● **EXCERPTED TEXT**
>> BEGIN

Xfce is a lightweight desktop environment that aims to be fast and low on system resources, while still being visually appealing and user friendly.


XFCE Applications

The first time you start XFCE4, you will see the message shown in Figure 5.4a:

Figure 5.4a: Panel Welcome Message


In XFCE, a panel is a bar which can hold many items such as application launchers, windows lists, clock, notification area, and applications menus. Your initial panel setup options are:

  • Migrate old config: select this option if you wish to have a panel with an application launcher as shown in Figure 5.4b.
  • Use default config: this option will install a minimal panel. To access the application launcher menu, right-click the desktop and select Applications as shown in Figure 5.4c.
  • One empty panel: this option will install a panel with no icons. To access the application launcher menu, right-click the desktop and select Applications.

Figure 5.4b shows a screenshot of XFCE4 running on a PC-BSD 9.0 with the application menu open:

Figure 5.4b: XFCE with Complete Panel Migrated From Old Config


Figure 5.4c: XFCE with Minimal Panel Using Default Config


In addition to PC-BSD's utilities, XFCE provides the following utilities:

  • Ristretto: fast and light-weight picture viewer found in Graphics -> Ristretto Photo Viewer.
  • Midori: light-weight graphical browser found in Internet -> Midori.
  • Xfburn: CD/DVD burning tool found in Multimedia -> Xfburn.
  • Orage: calendar and reminder daemon found in Office -> Orage Calendar.
  • Xfesktop: desktop manager found in Settings -> Destkop. Sets the background image, provides a right-click menu to launch applications, and can show files (including application launchers) or iconified windows.
  • Xfwm4: window manager found in Settings -> Window Manager. It provides window decorations, virtual desktops, multiscreen mode, transparency and a keyboard shorcuts editor.
  • Thunar: file manager found in System -> Thunar File Manager.

A list of recommended applications for XFCE can be found on the XFCE Wiki.

Editing the Menu

XFCE 4.8 no longer includes a graphical menu editor. The XFCE team recommends using alacarte which is included with PC-BSD's version of XFCE4 and which can be started by typing alacarte within an xterm.

Figure 5.4c shows a screenshot of alacarte running on PC-BSD.

>> END

● **DATASET EXTRACT**
>> BEGIN

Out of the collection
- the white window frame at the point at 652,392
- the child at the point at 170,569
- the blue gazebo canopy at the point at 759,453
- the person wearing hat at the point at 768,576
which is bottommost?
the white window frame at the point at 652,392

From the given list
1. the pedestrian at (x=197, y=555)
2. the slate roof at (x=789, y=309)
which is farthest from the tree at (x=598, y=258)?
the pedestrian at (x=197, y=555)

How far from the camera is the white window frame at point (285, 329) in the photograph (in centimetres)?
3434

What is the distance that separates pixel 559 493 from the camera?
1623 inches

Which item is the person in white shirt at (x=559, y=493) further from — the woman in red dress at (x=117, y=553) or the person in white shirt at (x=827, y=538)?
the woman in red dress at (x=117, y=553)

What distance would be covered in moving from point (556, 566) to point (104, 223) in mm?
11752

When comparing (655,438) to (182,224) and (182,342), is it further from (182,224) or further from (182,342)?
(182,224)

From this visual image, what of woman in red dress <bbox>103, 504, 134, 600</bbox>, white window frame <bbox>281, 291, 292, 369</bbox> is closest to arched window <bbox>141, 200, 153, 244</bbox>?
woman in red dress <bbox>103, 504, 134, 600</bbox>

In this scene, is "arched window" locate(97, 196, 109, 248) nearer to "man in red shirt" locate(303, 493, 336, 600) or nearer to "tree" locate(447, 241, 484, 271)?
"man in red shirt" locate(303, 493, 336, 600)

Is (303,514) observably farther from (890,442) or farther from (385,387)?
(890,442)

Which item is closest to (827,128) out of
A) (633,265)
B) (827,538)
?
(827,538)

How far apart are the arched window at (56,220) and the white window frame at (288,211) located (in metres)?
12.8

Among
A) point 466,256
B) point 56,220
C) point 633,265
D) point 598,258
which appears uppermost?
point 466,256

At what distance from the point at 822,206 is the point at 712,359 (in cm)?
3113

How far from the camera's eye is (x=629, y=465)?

>> END

● **LIST OF TASKS**
**a)** Render this sentence from the XFCE text in Spanish: "XFCE 4.8 no longer includes a graphical menu editor."
**b)** Return the passage of the XFCE text from "XFCE Applications" to "and select Applications.", copied word for word.

● **RESULTS OF THE TASKS**
**a)** XFCE 4.8 ya no incluye un editor gráfico de menús.

**b)**
XFCE Applications

The first time you start XFCE4, you will see the message shown in Figure 5.4a:

Figure 5.4a: Panel Welcome Message


In XFCE, a panel is a bar which can hold many items such as application launchers, windows lists, clock, notification area, and applications menus. Your initial panel setup options are:

  • Migrate old config: select this option if you wish to have a panel with an application launcher as shown in Figure 5.4b.
  • Use default config: this option will install a minimal panel. To access the application launcher menu, right-click the desktop and select Applications as shown in Figure 5.4c.
  • One empty panel: this option will install a panel with no icons. To access the application launcher menu, right-click the desktop and select Applications.